Cette étude concerne l’une des plus importantes réserves d’eau naturellement potable en Europe. Elle met en évidence le fait que la pollution accumulée au fil des dizaines d’années passées a bien l’ampleur qu’on pouvait redouter et est essentiellement dûe aux activités agricoles.
En effet, comme le soulignent les premières conclusions publiées lundi à Strasbourg « Les paramètres concernés sont en large majorité les produits phytosanitaires et les nitrates ».
La moyenne des teneurs en nitrates [1] sur l’ensemble de la zone est de 28,9 milligrammes par litre (14,6 mg/l à Bâle, 26,9 mg/l en Alsace, 39,2 mg/l en Rhénanie-Palatinat) alors que la recommandation européenne pour l’eau potable est de 25 mg/l.
La limite de potabilité, fixée à 50 mg/l, est dépassée sur 17% des cas. Les trois Länder allemands concernés par l’étude (Rhénanie-Palatinat, Bade-Wurtemberg, Hesse) sont les plus touchés avec des dépassements sur 20 à 24% des points de mesure contre 12% en Alsace.

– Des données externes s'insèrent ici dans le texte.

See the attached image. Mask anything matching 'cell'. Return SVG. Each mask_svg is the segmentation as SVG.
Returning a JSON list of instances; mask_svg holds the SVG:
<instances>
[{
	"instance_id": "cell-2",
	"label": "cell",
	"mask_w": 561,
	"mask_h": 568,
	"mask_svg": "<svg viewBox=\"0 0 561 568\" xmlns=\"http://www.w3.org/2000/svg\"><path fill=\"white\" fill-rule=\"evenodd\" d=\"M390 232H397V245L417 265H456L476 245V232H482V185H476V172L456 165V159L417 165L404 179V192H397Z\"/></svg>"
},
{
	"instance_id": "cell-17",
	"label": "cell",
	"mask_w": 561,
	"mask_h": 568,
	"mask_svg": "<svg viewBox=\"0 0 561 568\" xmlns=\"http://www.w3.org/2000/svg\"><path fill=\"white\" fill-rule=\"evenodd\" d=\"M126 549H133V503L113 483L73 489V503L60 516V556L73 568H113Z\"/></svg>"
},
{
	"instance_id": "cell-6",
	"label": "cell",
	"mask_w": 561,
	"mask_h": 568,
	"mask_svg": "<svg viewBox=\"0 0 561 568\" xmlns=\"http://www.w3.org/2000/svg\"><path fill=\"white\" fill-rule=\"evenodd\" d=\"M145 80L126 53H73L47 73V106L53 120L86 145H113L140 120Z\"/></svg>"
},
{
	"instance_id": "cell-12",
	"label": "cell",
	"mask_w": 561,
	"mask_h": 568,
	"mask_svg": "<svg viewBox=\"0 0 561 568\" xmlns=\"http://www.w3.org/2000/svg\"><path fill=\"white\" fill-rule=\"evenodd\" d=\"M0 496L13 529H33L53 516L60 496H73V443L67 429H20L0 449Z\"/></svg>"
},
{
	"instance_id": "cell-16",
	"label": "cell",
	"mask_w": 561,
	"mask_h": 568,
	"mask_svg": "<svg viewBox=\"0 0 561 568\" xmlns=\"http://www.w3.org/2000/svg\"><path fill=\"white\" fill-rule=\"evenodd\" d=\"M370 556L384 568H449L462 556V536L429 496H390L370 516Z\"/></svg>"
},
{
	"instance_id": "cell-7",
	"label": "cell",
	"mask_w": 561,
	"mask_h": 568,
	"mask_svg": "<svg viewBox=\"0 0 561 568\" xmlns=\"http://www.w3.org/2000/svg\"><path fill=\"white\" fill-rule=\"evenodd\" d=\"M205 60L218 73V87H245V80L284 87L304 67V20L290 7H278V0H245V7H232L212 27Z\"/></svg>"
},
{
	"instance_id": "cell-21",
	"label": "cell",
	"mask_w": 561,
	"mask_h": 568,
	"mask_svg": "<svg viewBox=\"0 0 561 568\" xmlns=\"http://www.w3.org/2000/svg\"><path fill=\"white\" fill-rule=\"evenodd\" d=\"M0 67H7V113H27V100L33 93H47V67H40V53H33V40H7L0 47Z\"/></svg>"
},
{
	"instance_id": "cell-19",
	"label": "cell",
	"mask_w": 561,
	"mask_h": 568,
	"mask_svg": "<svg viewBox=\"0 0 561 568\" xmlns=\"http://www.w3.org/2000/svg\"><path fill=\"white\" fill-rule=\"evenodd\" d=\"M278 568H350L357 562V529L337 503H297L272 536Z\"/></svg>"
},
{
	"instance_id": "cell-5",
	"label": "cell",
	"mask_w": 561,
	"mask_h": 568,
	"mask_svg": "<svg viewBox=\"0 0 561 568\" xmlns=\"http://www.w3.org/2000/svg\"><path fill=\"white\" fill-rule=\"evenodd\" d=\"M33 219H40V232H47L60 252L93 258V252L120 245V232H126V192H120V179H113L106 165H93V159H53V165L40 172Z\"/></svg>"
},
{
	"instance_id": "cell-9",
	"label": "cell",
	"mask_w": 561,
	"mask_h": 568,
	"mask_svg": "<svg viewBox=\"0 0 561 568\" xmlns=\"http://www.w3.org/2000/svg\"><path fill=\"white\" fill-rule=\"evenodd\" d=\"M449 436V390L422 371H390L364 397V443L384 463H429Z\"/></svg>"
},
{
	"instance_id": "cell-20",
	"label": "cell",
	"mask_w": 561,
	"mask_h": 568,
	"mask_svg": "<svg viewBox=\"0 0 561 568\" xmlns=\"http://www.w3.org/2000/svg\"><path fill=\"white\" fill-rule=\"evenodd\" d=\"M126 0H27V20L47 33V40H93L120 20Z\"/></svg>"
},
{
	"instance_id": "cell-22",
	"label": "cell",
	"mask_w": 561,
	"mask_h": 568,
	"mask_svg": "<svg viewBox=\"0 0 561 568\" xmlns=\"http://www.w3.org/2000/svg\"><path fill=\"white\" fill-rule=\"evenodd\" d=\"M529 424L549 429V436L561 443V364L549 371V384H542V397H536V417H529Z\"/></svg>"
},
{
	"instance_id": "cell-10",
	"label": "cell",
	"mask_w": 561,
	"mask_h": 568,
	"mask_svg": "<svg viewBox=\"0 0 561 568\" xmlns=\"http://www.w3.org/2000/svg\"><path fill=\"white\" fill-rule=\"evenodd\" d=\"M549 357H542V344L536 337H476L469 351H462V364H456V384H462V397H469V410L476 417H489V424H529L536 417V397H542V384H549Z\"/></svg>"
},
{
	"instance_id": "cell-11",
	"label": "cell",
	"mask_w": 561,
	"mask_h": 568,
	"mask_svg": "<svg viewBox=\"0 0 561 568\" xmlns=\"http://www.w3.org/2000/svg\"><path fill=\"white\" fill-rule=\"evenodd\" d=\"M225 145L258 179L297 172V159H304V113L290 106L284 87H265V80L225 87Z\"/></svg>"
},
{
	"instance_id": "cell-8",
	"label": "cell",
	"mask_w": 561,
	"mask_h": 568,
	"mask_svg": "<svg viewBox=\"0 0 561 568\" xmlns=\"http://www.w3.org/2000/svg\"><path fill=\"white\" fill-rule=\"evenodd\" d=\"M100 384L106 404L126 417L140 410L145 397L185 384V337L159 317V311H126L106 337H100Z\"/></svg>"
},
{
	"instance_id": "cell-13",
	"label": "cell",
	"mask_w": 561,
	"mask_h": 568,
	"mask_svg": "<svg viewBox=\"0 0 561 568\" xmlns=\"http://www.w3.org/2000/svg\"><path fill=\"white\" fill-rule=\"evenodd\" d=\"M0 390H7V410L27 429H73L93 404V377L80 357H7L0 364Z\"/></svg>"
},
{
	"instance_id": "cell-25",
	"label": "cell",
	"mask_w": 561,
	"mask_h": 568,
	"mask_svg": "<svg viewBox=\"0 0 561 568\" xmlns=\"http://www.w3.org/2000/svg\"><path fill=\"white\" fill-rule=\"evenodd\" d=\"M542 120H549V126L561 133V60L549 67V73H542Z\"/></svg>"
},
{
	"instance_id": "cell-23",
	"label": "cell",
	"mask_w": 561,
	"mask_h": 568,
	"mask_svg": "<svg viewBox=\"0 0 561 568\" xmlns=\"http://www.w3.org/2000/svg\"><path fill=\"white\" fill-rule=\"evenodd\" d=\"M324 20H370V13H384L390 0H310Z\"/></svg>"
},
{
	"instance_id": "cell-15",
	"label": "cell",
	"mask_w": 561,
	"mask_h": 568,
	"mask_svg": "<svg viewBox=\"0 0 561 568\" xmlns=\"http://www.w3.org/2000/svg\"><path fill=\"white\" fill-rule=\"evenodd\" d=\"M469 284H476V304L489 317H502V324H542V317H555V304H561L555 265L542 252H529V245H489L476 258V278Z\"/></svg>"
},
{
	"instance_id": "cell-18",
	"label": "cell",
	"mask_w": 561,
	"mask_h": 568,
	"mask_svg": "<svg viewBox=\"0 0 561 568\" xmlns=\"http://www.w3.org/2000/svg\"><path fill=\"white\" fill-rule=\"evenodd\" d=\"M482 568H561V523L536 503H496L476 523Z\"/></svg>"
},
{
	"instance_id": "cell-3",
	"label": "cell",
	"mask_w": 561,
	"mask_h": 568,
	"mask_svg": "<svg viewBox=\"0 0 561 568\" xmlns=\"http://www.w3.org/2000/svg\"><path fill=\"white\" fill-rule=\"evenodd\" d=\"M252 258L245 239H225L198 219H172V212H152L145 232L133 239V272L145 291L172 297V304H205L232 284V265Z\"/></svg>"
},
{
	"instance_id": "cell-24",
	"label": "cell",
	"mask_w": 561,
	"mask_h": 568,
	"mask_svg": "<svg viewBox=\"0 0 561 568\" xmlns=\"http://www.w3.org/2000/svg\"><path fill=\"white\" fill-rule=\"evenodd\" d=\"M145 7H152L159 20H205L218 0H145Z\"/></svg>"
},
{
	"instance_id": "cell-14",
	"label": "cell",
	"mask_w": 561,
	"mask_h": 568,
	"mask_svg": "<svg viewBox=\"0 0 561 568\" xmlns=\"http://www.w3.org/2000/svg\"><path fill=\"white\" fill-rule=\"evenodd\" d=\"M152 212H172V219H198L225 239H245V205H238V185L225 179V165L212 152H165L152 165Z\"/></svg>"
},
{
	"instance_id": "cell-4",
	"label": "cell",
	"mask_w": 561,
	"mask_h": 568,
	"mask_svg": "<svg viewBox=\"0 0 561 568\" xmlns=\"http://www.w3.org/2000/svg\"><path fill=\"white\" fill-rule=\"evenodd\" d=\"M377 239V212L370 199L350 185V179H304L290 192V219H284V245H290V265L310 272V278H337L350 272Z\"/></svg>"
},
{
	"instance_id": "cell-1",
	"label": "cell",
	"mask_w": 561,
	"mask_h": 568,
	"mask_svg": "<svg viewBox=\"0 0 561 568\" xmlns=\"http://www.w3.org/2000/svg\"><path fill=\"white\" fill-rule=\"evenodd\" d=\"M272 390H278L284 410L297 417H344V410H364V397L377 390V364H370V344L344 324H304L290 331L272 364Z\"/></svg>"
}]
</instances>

L’Alsace et la région bâloise sont en revanche les plus touchées par la pollution due aux produits phyto-sanitaires (herbicides et insecticides). On note en particulier un dépassement des seuils de potabilité pour l’atrazine (0,1 microgramme/l) sur 17% des points de mesure en France et 14% en Suisse [2].
Faute d’avoir pris des précautions, les yeux rivés sur les indicateurs de volume de production, nous avons, pendant des années, accumulé des pollutions durables. Referons-nous l’erreur avec les OGM et le nucléaire ?
[1] Ces nitrates sont des résidus des engrais agricoles ou des déjections animales.
[2] L’atrazine est un désherbant du maïs qui a été interdit en France en 2003 et avait été interdit en Allemagne dès 1991.